Since pet-specific power brushes are scarce, you can just as well use products meant for humans. Child-specific brushes can be used for toy breeds of dogs. You can find these brushes in grocery stores, Amazon, and plenty of other places. Use products approved by the Veterinary Oral Health Council (VOHC) like CET toothpaste (my dog loved the taste of this), and other optional products include dental rinses and chews.
A small number of electric brushes are made specifically for pets
How to Train Your Dog to Accept Brushing
I was lucky, my dog was very good at putting up with getting her teeth brushed. I had occasionally brushed her teeth with a regular brush before switching to electric.
Start with a regular brush or with the electric toothbrush off. If your dog is not used to getting its teeth brushed at all, you might want to start with a finger brush or just your finger, with a little baby food on it.

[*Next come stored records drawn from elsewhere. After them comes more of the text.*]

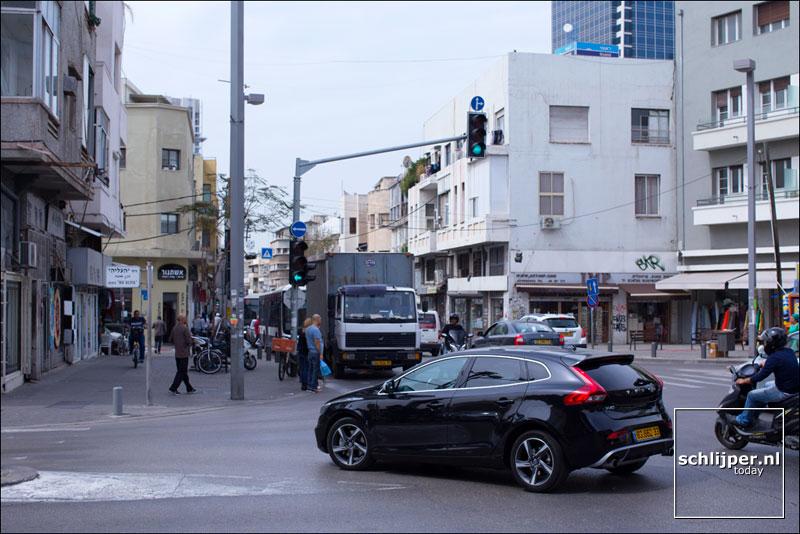 Israel, Tel Aviv, 13 maart 2016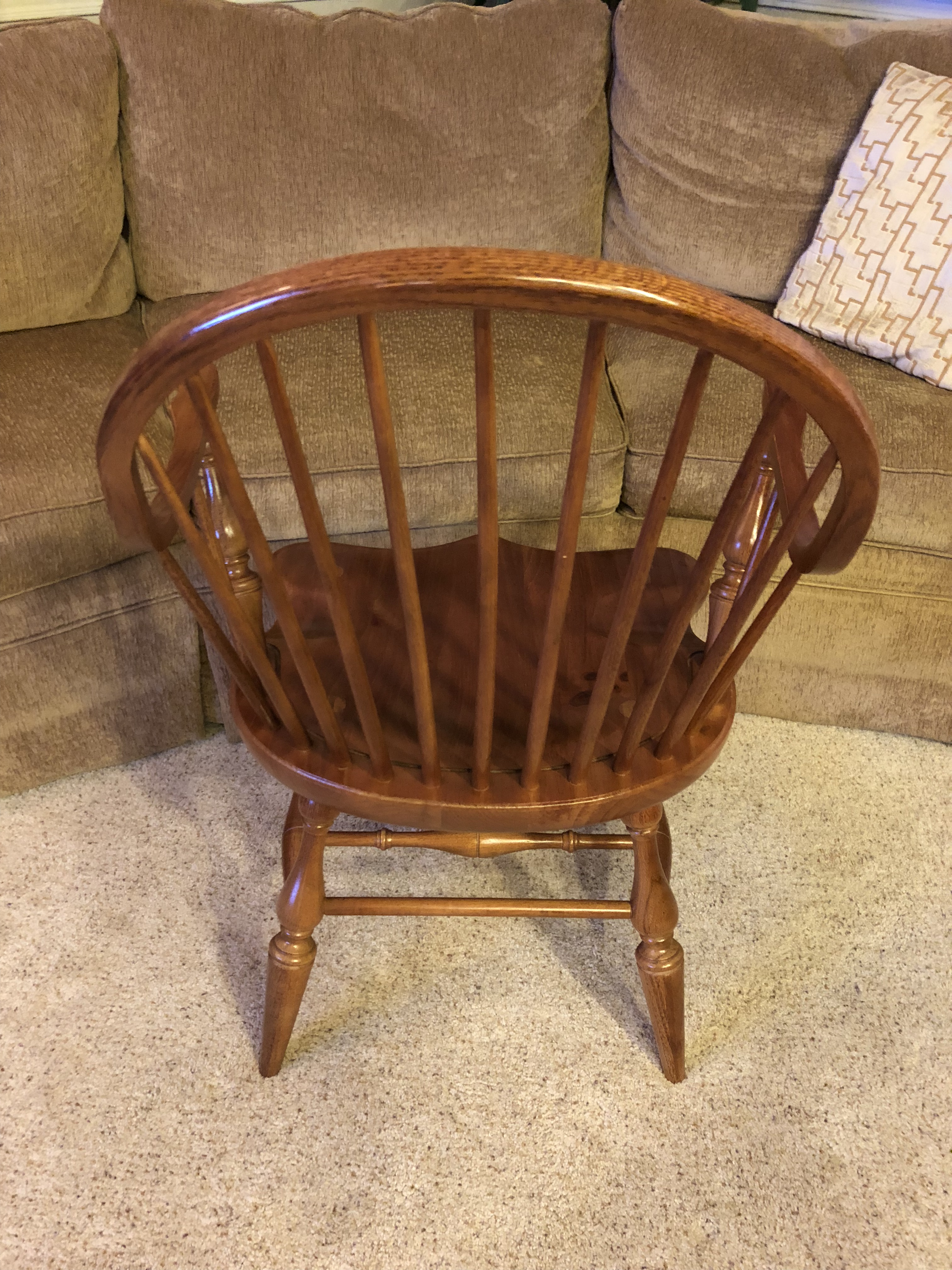 Beau 1950s Vintage Thomasville Windsor Chair For Sale In Sacramento   Image 6 Of  8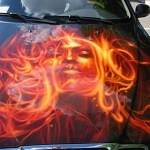 airbrush car 4 150x150 - Airbrush Art from Marlon Navarro Duran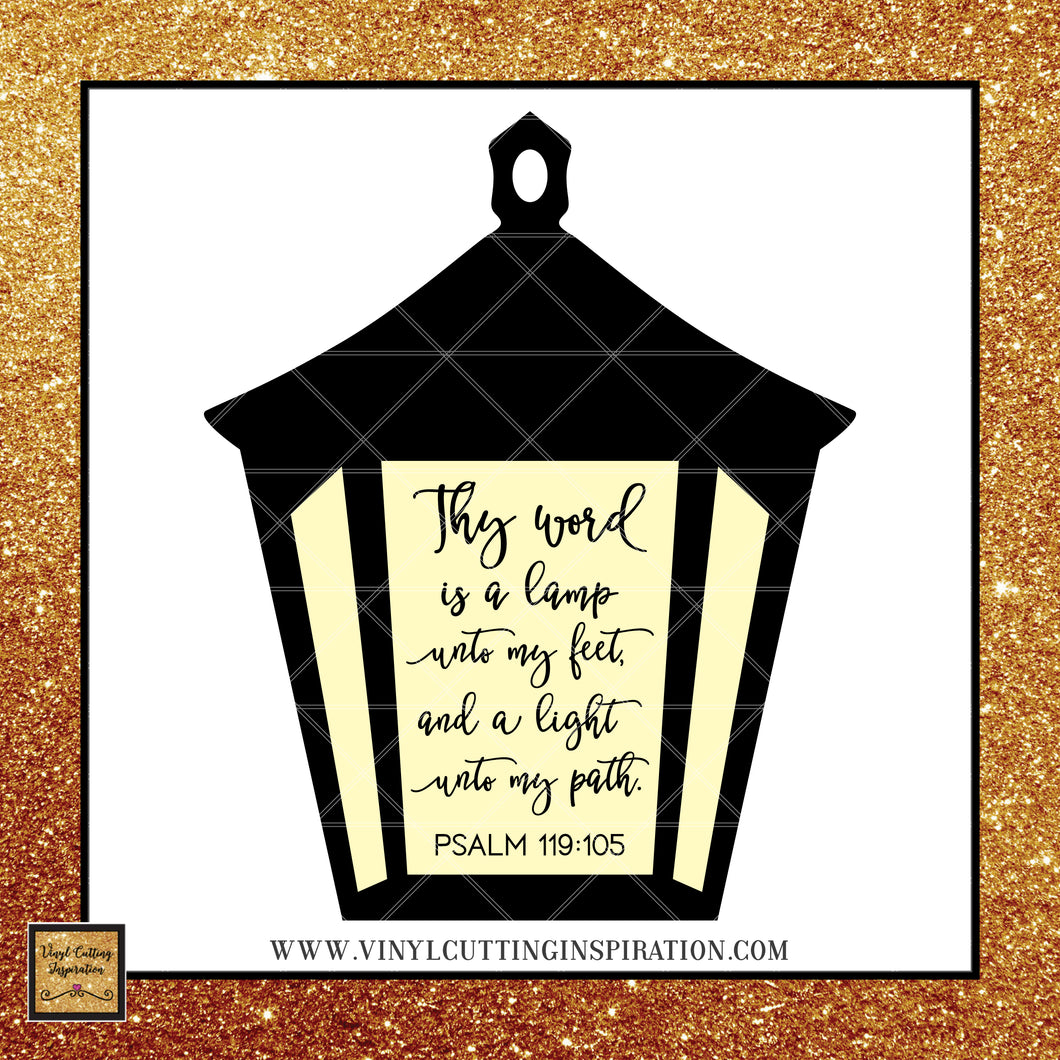 Bible Verse SVG- Thy Word is a lamp unto my feet, Psalm svg, Psalm 119:105, Svg files for Cricut, Scripture Svg, Christian Svg, Svg files, Bible verse Dxf, love svg, Faith Svg, Walk by Faith Svg, dxf - Vinyl Cutting Inspiration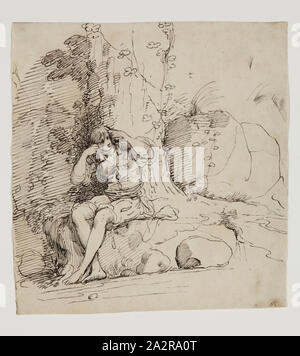 John Hamilton Mortimer, English, 1741-1779, Young Person Seated by a Tree, 1777, pen and black ink on buff antique laid paper, Sheet: 7 3/16 × 6 5/8 inches (18.3 × 16.8 cm - Stock Photo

Your pet should be completely used to having its teeth stroked with an apparatus before moving on to electric. Reward with a small treat after a successful session. My dog loved dental treats like Greenies so that was a perfect time to give her those.

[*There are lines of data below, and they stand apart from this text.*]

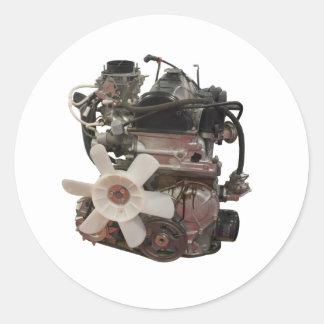 Petrol engine classic round sticker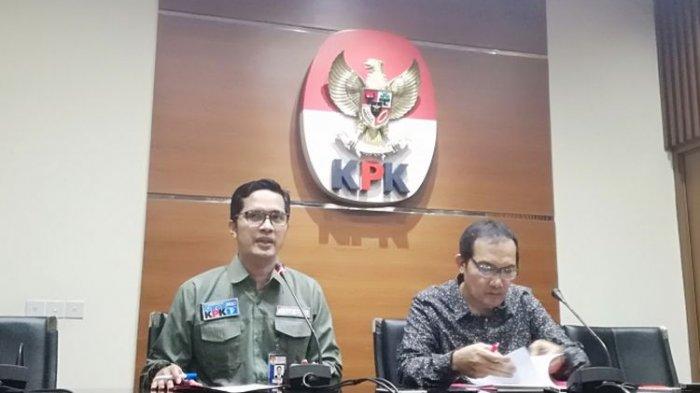 KPK Menduga Bupati Tulungagung Terima Suap Total Rp 3 Miliar dalam Tiga Kali Pemberian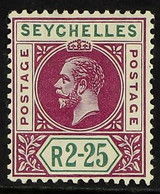 1912-16 2r25c Deep Magenta & Green, MCA Wmk, SG 81, Very Fine Mint For More Images, Please Visit Http://www.sandafayre.c - Seychelles (...-1976)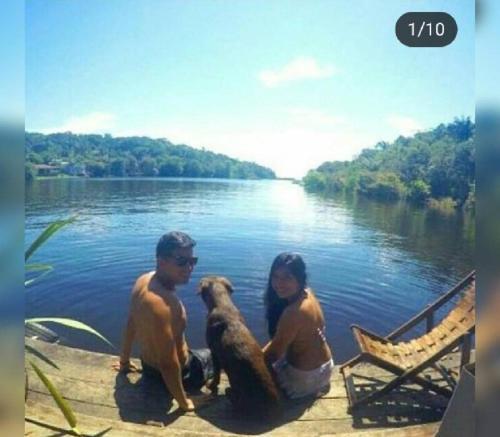 Amazonia Encantada Pousada de Selva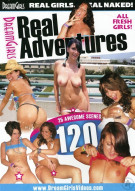Dream Girls: Real Adventures 120 Porn Movie
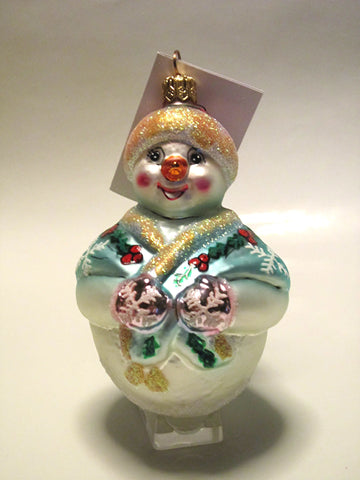 Jolly Wrap Junior Snowman Christmas Tree Ornament
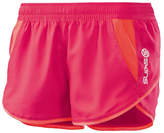 Skins Plus Women's Axis Shorts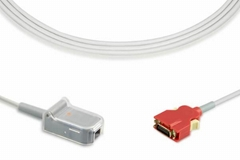 Masimo SpO2 adapter cabl (Hot Product - 1*)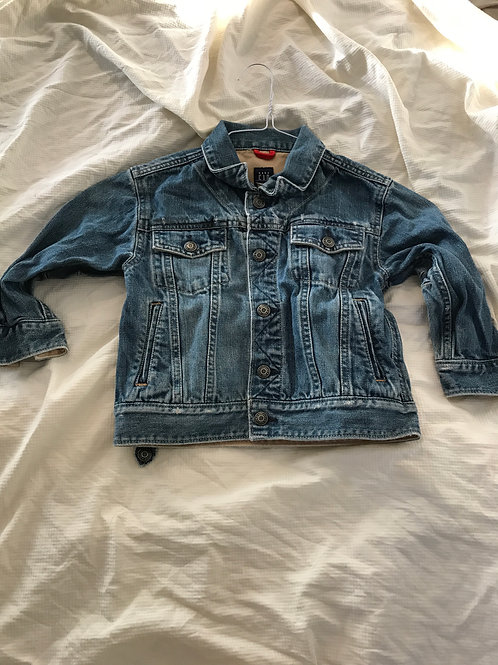 GAP jean jacket Button up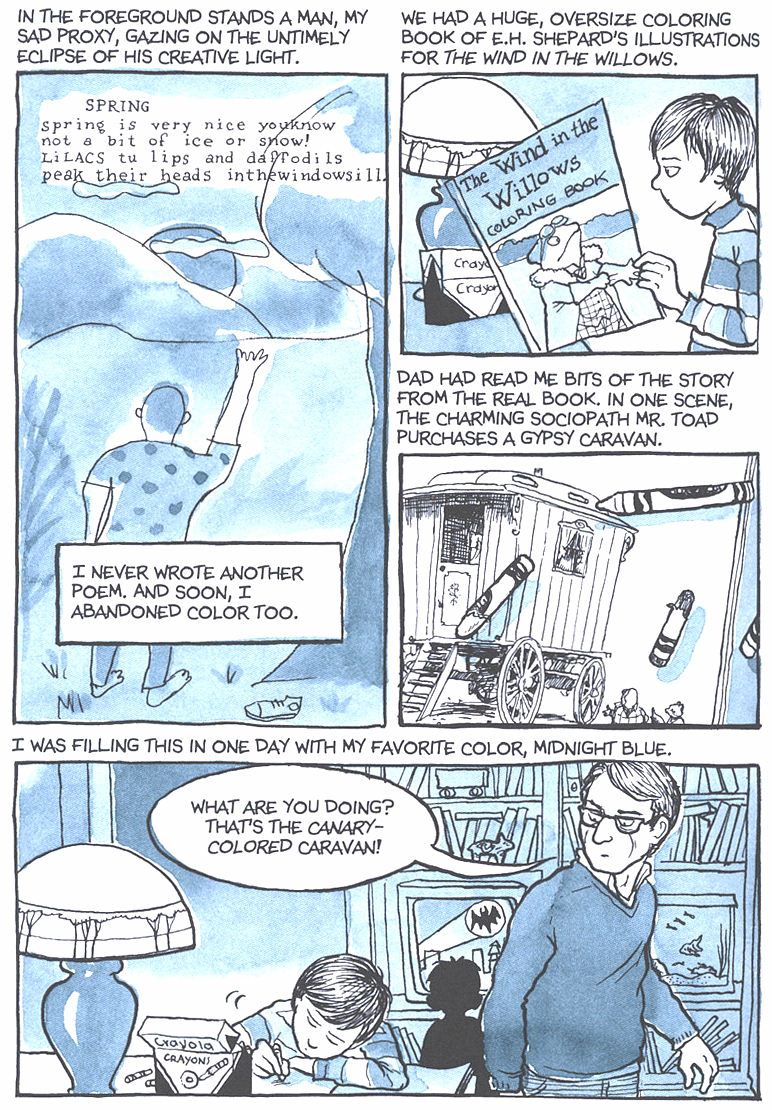 Read Fun Home: A Family Tragicomic - Chapter 5, Page 9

Get your pet used to the noise. Turn the toothbrush on near your dog's head and reward with a favored treat if he doesn't respond negatively. If your dog is afraid, try and find a way to distract him with praise or treats. Do not move on until he had been appropriately desensitized. You can place the brush under the dog's lips if he seems comfortable. Again, the key here is to reward your dog with a small treat if he responds appropriately. Take little baby steps.
Brush the teeth. Once you feel your dog is ready, attempt to brush a small portion. You do not need to move the brush, just pull back the lips and slightly touch the rotating or vibrating bristles on the tooth. Praise and reward for any tolerance of this. Eventually, you will need to brush each tooth to get the full benefits, so do not rush this process. A dog must be accepting of a full mouth cleaning and any negative reaction to brushing can be tough to break once it becomes ingrained.
This article is accurate and true to the best of the author’s knowledge. It is not meant to substitute for diagnosis, prognosis, treatment, prescription, or formal and individualized advice from a veterinary medical professional. Animals exhibiting signs and symptoms of distress should be seen by a veterinarian immediately.